Test Nginx Configuration: Before restarting, validate your Nginx configuration syntax: nginx -t.
Isolate the Problem: Try to bypass Nginx and access the upstream application directly. For example, if your Node.js app is on localhost:3000, use curl http://localhost:3000 from the server's command line. If this also fails, the problem is definitely with your application, not Nginx.
Check Disk Space: A full disk can prevent applications from writing temporary files or logs, leading to crashes or failures. Use df -h to check disk usage.

Conclusion

Nginx 502 Bad Gateway errors are common but almost always point to an issue with the backend application Nginx is trying to connect to, not Nginx itself. By systematically checking your Nginx error logs, verifying upstream server status, confirming network connectivity, and then addressing common configuration or resource issues, you can effectively diagnose and resolve these problems.
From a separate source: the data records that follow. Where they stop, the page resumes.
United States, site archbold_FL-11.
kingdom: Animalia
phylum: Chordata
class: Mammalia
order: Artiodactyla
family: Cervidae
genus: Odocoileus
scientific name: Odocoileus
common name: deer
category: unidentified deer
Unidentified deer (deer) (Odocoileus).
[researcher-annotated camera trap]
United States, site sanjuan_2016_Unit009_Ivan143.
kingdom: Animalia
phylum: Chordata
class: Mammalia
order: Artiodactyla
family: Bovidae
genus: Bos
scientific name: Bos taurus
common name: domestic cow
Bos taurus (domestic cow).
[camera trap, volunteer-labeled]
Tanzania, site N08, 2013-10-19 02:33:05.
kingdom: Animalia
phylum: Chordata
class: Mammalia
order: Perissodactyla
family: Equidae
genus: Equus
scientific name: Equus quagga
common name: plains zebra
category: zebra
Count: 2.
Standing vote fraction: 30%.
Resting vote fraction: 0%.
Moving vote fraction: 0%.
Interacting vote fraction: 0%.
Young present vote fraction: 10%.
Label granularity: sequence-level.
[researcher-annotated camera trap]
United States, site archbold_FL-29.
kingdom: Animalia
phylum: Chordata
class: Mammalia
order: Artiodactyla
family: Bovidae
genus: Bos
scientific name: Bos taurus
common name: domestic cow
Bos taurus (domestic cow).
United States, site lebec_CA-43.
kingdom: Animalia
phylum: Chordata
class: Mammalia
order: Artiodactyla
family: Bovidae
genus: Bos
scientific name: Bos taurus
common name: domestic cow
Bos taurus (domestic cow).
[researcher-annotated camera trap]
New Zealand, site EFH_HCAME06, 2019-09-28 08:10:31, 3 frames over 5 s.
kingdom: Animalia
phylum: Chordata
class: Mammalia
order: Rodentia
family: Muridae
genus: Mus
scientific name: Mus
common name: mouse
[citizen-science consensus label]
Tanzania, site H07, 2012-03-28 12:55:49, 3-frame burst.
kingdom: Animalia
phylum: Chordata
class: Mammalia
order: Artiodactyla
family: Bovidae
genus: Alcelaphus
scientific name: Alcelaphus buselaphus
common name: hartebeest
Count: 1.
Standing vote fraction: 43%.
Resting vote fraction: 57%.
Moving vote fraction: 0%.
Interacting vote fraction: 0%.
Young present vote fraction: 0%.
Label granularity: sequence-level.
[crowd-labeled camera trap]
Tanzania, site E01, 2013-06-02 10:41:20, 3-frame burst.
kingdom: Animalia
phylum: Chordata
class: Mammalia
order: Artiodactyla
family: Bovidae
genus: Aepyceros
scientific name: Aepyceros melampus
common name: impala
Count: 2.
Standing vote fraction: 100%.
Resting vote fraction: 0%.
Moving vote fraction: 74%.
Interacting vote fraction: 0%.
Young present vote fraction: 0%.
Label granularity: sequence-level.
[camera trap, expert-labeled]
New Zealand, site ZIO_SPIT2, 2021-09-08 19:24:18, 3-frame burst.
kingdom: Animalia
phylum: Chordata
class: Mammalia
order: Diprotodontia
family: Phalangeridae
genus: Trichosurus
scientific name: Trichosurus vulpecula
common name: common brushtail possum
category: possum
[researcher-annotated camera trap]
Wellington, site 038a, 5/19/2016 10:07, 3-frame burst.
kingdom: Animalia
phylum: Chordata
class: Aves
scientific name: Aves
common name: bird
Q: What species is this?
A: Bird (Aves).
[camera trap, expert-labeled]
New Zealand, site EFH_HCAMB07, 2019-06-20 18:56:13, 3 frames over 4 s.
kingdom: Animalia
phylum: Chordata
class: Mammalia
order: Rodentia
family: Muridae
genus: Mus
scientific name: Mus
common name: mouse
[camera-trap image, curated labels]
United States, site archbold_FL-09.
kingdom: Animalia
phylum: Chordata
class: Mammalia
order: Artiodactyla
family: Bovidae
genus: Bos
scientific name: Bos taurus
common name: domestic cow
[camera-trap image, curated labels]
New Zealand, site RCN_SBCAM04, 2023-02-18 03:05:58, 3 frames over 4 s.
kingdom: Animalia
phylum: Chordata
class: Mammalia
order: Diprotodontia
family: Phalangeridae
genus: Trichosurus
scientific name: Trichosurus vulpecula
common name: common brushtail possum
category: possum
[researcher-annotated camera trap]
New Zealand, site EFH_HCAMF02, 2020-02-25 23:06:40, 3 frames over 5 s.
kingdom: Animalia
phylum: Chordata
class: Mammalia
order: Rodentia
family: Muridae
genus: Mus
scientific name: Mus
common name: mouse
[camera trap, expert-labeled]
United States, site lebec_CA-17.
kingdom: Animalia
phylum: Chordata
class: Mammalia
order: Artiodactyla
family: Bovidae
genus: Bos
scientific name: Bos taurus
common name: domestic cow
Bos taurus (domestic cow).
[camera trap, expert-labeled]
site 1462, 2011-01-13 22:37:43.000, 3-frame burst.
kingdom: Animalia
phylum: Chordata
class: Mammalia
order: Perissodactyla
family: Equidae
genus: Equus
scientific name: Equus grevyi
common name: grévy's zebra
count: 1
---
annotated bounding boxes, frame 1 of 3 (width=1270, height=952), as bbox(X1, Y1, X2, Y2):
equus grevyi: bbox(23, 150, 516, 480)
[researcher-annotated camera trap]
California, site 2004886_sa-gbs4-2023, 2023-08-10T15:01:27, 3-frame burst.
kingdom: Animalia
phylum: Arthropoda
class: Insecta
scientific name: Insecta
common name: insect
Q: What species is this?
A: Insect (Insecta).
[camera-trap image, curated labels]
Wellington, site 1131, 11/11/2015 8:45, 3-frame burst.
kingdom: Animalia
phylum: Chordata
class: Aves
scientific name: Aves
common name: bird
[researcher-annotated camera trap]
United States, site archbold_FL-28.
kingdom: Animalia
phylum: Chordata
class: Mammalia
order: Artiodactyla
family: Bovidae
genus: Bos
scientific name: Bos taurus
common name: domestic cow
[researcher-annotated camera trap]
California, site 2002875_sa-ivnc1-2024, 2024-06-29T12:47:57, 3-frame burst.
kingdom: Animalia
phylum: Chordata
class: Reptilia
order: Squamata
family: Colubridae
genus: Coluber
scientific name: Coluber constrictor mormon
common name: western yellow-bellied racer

Remember to approach troubleshooting methodically, starting with the most basic checks and progressively digging deeper. Always test your Nginx configuration after making changes and monitor your application's and server's health to prevent future occurrences. With these strategies, you'll be well-equipped to keep your services running smoothly.